Orocobre Successfully Completes A$126 Million Fully Underwritten Placement

NOT FOR RELEASE TO US WIRE SERVICES OR DISTRIBUTION IN THE UNITED STATES

Highlights:

  • A$126 million raised through an oversubscribed institutional placement (Placement) 
  • Demonstrates strong endorsement for Orocobre’s enhanced financial flexibility and future outlook
  • Non-underwritten Share Purchase Plan to raise up to A$30 million (SPP) will open to existing eligible shareholders in Australia and New Zealand shortly

BRISBANE, Australia, Aug. 31, 2020 (GLOBE NEWSWIRE) — Orocobre Limited (Orocobre or the Company) (ASX:ORE, TSX:ORL) is pleased to announce that it has successfully completed a fully underwritten Placement to raise approximately A$126 million at an issue price of A$2.52 per share, representing a 13.1% discount to the last closing price of the Company’s shares traded on the ASX on 27 August 2020 of A$2.90 per share.

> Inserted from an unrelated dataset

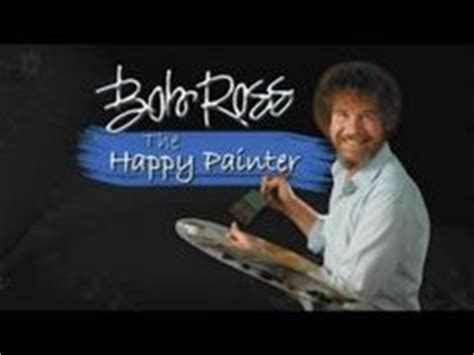 bob ross painting bio 1000 images about bob ross on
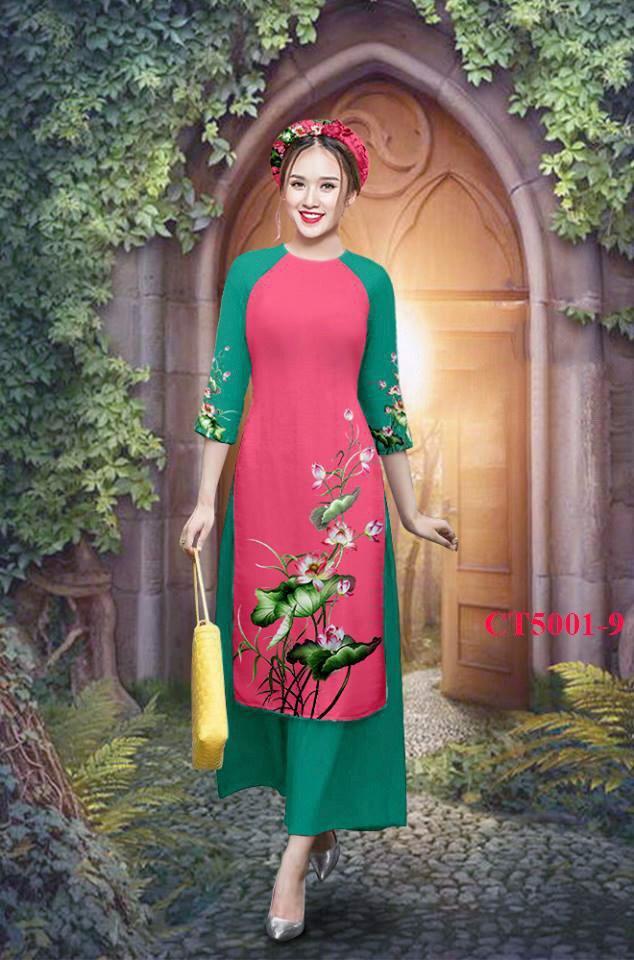 Hình ảnh [GIÁ HỦY DIỆT] [RẺ VÔ ĐỊCH] Set áo dài họa tiết hoa sen cao cấp - ML24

The Placement will result in the issue of approximately 50.0 million new fully paid ordinary shares (New Shares). New Shares issued under the Placement will rank equally with existing ordinary shares on issue and allotment is expected to occur on 3 September 2020. The Placement is within Orocobre’s placement capacity under ASX listing rule 7.1 and is made in reliance on the Temporary Extra Placement Capacity Class Waiver Decision (as amended) effective from 9 July 2020 (replacing the earlier waiver decision dated 23 April 2020). No shareholder approval is required for the Placement.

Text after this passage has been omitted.